(Given data Opens)

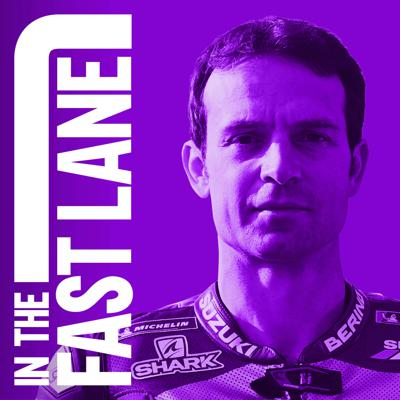 In the Fast Lane: F1 and MotoGP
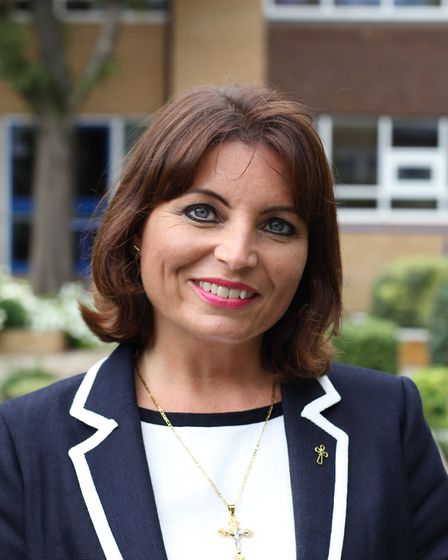 Louise McGowan, head of Jesus and Mary Language College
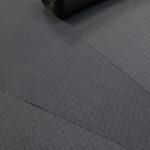 下井紬の綾織無地着尺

(Given data Closes)

### Exercise directions
Repeat the data above exactly; images are not part of the copy.

### Worked solution
 In the Fast Lane: F1 and MotoGP
 Louise McGowan, head of Jesus and Mary Language College
 下井紬の綾織無地着尺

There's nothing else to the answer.